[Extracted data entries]
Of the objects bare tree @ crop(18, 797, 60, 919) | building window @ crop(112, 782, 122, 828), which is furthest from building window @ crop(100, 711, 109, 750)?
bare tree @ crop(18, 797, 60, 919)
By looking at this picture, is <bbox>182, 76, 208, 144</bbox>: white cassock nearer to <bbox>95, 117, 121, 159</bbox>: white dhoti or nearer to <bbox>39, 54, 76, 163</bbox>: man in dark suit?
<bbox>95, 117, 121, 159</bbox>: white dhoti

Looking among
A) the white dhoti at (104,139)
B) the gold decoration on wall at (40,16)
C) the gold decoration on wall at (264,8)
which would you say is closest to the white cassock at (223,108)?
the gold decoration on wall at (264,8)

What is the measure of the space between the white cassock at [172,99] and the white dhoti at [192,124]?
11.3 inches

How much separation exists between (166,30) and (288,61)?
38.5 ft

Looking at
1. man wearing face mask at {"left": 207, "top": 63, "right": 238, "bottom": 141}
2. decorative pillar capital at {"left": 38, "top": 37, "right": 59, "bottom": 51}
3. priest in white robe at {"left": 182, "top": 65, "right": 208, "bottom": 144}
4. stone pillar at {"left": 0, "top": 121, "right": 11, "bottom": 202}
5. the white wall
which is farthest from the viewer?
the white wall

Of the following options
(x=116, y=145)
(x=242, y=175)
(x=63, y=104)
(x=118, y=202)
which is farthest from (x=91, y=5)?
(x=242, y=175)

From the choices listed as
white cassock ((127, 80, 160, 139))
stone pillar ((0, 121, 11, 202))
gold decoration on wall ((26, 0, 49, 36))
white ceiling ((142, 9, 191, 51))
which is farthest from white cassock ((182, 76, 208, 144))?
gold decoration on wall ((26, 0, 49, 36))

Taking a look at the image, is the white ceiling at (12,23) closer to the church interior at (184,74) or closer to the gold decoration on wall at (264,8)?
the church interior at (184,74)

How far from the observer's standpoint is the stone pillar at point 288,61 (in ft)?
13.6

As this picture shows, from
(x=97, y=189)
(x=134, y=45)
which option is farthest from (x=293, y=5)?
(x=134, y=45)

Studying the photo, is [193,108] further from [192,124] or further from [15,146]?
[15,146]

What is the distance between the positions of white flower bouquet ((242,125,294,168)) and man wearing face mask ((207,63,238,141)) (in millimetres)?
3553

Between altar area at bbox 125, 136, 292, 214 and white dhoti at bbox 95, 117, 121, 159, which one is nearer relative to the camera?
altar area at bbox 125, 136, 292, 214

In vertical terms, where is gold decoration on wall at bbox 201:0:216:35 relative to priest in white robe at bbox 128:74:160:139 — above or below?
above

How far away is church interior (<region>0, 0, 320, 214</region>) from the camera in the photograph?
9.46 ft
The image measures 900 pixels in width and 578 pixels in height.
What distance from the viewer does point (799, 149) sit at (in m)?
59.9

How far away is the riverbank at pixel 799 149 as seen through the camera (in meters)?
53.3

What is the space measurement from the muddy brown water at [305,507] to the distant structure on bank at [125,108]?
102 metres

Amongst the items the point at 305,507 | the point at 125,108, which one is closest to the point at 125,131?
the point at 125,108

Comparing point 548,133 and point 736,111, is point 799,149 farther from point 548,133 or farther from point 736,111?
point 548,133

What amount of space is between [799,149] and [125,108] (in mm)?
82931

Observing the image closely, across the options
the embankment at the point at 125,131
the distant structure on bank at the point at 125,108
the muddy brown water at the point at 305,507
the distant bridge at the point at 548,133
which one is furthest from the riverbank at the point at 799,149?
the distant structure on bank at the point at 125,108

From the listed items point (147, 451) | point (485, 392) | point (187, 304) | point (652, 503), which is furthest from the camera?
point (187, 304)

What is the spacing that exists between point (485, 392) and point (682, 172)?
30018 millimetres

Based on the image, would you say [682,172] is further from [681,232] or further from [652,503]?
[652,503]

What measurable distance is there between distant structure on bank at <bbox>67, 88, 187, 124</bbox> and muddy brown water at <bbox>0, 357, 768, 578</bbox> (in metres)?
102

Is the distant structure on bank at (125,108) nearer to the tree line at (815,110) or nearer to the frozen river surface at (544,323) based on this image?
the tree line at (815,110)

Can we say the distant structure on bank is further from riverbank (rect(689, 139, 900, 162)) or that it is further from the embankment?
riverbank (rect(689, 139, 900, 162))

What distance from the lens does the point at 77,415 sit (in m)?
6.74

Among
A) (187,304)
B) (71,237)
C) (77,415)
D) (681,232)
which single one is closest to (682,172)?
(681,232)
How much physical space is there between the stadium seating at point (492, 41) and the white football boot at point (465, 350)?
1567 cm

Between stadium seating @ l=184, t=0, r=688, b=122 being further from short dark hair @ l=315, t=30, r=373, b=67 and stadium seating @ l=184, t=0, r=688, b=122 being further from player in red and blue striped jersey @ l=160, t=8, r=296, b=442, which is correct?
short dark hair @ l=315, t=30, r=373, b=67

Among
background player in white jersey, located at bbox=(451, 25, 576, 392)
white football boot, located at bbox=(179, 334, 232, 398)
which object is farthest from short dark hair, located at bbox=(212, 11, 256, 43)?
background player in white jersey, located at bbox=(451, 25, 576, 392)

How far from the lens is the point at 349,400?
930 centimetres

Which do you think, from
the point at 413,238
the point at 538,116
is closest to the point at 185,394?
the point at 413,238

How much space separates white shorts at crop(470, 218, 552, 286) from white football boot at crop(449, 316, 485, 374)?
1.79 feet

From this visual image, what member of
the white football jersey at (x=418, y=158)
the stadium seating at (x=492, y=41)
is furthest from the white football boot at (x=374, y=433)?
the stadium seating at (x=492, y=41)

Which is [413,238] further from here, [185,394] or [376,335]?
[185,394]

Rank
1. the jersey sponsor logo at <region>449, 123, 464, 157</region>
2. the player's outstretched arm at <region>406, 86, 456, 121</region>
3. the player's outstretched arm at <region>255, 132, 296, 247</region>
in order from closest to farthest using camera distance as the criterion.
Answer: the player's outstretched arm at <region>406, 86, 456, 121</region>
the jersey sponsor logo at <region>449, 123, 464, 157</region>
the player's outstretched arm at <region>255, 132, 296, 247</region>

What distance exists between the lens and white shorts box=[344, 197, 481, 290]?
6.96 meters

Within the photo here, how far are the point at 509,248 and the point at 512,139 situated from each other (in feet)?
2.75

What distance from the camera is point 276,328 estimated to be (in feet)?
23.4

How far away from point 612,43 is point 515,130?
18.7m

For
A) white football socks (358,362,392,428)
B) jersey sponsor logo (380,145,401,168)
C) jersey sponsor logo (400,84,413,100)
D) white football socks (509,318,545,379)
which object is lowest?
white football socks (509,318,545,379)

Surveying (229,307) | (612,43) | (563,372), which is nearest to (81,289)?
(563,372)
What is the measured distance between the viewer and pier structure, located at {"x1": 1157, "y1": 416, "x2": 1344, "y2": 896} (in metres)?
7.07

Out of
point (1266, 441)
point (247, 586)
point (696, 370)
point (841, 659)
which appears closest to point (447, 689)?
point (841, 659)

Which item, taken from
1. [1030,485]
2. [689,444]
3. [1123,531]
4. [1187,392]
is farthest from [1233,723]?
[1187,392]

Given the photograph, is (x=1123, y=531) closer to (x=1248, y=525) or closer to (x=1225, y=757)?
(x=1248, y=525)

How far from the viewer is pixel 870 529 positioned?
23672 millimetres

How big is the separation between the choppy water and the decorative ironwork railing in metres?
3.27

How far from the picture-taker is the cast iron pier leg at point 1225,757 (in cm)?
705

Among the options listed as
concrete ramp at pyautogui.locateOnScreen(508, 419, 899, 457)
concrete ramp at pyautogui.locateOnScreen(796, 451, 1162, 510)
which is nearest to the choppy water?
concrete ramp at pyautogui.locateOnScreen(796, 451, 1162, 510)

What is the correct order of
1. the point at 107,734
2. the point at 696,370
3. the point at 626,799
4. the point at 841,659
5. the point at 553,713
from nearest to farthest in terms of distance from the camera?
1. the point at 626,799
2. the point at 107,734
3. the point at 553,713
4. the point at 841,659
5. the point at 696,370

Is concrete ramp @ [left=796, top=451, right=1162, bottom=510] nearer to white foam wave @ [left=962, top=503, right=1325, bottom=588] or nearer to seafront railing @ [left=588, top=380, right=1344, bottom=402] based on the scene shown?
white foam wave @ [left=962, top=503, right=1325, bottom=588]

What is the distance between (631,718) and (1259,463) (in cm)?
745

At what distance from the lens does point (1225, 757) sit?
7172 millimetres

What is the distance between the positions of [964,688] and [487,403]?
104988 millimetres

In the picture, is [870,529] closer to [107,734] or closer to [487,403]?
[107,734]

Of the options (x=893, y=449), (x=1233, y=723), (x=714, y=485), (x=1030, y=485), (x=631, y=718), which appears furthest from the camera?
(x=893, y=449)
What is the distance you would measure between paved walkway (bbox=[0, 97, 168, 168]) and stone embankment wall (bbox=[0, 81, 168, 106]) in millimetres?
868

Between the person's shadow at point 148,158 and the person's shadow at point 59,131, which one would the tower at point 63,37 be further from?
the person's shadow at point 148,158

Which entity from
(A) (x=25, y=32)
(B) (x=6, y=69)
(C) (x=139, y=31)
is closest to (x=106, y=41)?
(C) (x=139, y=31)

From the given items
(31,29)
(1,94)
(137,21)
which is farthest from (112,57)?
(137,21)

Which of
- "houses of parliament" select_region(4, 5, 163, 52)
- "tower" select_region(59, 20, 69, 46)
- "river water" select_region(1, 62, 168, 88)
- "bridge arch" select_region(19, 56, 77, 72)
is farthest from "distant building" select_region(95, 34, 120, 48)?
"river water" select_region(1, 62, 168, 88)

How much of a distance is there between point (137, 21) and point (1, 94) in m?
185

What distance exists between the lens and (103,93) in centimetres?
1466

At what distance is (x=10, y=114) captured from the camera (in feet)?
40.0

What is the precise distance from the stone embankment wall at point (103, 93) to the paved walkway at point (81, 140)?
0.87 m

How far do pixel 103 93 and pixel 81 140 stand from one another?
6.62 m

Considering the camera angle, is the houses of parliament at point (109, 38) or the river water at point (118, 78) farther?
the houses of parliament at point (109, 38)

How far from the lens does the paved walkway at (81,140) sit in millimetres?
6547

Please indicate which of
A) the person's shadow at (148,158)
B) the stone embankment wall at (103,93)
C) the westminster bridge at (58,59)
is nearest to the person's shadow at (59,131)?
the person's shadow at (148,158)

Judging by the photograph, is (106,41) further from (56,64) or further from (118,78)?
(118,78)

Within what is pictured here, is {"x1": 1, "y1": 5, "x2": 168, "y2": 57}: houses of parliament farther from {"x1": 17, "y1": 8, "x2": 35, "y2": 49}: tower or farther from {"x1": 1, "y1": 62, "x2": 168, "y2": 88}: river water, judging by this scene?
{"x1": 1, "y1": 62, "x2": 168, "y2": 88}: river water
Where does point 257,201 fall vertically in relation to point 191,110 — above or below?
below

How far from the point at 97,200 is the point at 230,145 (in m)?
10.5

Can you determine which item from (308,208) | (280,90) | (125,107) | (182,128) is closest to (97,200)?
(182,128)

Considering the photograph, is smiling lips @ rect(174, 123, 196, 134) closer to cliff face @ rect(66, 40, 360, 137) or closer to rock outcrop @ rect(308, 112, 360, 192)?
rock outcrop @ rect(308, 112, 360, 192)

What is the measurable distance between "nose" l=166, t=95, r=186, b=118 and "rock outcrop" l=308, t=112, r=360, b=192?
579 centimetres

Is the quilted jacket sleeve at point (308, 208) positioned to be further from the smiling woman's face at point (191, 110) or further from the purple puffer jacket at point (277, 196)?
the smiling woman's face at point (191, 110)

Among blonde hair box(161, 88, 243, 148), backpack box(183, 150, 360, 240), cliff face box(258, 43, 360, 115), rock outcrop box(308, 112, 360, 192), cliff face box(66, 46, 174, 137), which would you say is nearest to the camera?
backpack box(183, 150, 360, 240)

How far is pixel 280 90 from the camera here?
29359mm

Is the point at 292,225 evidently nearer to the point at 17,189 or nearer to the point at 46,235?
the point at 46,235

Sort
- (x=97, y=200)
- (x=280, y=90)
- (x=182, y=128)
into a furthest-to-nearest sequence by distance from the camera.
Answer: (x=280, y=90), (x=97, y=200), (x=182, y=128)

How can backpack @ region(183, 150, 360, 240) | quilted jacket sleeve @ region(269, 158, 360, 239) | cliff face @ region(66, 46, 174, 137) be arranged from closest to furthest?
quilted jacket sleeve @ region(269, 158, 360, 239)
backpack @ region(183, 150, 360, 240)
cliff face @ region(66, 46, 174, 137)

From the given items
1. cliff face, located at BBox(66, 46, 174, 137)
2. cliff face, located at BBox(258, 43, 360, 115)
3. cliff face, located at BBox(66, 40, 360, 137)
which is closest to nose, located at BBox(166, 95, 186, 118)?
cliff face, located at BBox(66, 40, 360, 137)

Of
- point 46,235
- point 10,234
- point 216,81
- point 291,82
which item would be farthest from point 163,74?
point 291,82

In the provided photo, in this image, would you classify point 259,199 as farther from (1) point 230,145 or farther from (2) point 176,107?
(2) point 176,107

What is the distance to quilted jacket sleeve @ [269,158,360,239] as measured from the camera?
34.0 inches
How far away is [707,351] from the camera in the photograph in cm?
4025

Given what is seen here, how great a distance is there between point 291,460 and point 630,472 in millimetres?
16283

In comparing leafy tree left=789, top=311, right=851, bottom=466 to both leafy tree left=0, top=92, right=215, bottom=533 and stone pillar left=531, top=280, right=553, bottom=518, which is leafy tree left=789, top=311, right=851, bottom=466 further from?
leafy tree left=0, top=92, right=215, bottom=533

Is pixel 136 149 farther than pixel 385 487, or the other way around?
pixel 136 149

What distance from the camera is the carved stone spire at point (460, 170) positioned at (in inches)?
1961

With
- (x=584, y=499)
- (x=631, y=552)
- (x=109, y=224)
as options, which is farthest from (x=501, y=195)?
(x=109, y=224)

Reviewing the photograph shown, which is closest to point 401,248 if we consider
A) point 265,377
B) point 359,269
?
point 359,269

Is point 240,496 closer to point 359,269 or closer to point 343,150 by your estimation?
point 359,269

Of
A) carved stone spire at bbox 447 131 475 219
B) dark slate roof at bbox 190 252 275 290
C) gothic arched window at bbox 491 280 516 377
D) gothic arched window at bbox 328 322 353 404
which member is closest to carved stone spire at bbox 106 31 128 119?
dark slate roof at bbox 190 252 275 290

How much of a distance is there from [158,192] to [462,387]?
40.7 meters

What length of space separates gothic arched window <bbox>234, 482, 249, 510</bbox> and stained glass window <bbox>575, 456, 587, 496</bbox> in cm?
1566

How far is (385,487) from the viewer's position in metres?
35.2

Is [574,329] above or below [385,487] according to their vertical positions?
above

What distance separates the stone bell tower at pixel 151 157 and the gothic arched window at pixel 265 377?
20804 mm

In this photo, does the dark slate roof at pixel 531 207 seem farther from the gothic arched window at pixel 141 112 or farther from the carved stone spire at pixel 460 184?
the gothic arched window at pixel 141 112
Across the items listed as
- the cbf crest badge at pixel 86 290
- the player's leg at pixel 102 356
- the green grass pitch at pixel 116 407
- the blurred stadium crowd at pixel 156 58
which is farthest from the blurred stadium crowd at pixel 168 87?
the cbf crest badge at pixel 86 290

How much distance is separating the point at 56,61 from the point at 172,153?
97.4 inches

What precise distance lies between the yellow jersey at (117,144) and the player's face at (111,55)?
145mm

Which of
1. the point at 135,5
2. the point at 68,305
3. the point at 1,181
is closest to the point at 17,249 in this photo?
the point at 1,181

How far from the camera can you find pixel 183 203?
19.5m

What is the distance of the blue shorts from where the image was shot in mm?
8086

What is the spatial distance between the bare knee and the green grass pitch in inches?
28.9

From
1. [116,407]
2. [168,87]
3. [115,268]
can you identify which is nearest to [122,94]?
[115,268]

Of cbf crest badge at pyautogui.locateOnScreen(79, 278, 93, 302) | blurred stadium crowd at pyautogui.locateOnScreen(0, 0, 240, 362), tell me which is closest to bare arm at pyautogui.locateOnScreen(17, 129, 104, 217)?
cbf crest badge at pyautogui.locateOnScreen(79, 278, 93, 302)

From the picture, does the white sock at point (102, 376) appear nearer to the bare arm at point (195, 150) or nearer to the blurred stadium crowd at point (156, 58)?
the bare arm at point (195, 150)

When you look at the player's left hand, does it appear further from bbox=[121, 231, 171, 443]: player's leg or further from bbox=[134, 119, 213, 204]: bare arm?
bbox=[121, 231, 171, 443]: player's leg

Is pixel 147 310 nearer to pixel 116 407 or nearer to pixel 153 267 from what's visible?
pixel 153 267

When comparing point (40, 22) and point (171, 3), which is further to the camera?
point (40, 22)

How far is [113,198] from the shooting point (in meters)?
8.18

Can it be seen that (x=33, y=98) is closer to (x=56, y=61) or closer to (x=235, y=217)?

What the task asks - Reproduce only the lines from the line containing "How far from the camera" to the last line of the material above, both of those lines included.

The response -
How far from the camera can you find pixel 183 203?
19.5m

What is the distance of the blue shorts from where the image was shot in mm?
8086

What is the spatial distance between the bare knee and the green grass pitch in inches?
28.9

From
1. [116,407]
2. [168,87]
3. [115,268]
can you identify which is nearest to [122,94]?
[115,268]

Of cbf crest badge at pyautogui.locateOnScreen(79, 278, 93, 302) | blurred stadium crowd at pyautogui.locateOnScreen(0, 0, 240, 362), tell me which is closest to bare arm at pyautogui.locateOnScreen(17, 129, 104, 217)?
cbf crest badge at pyautogui.locateOnScreen(79, 278, 93, 302)

From the picture, does the white sock at point (102, 376) appear nearer to the bare arm at point (195, 150) or nearer to the blurred stadium crowd at point (156, 58)?
the bare arm at point (195, 150)

When you look at the player's left hand, does it appear further from bbox=[121, 231, 171, 443]: player's leg or further from bbox=[134, 119, 213, 204]: bare arm?
bbox=[121, 231, 171, 443]: player's leg

Is pixel 147 310 nearer to pixel 116 407 or nearer to pixel 153 267 from what's visible?
pixel 153 267

When comparing point (40, 22) and point (171, 3), which is further to the camera?
point (40, 22)

How far is [113,198] from the shooting point (in meters)?
8.18

Can it be seen that (x=33, y=98) is closer to (x=56, y=61) or closer to (x=235, y=217)?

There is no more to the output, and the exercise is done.